Spatial reasoning question data
— Start —

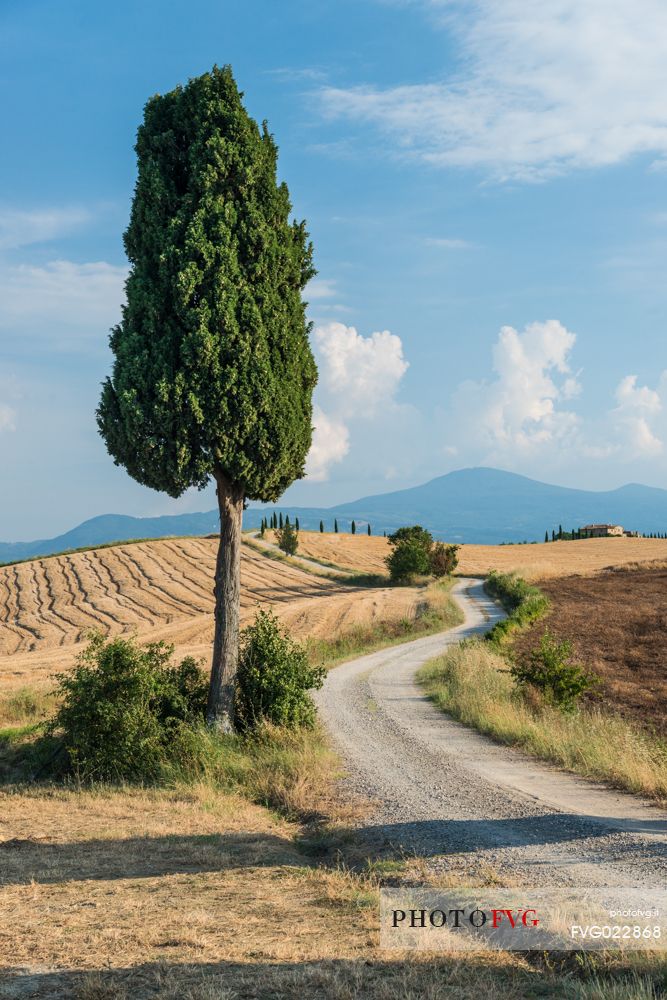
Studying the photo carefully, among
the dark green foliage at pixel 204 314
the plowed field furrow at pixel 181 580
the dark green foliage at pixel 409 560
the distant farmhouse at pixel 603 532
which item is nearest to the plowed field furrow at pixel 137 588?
the plowed field furrow at pixel 181 580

— End —

Rename every "dark green foliage" in the lines above to "leafy shrub" and keep everything else unchanged. Leave the pictures out of your answer.

Solution below →
Studying the photo carefully, among
the leafy shrub at pixel 204 314
the plowed field furrow at pixel 181 580
the leafy shrub at pixel 409 560
the distant farmhouse at pixel 603 532
which item is nearest to the plowed field furrow at pixel 137 588?
the plowed field furrow at pixel 181 580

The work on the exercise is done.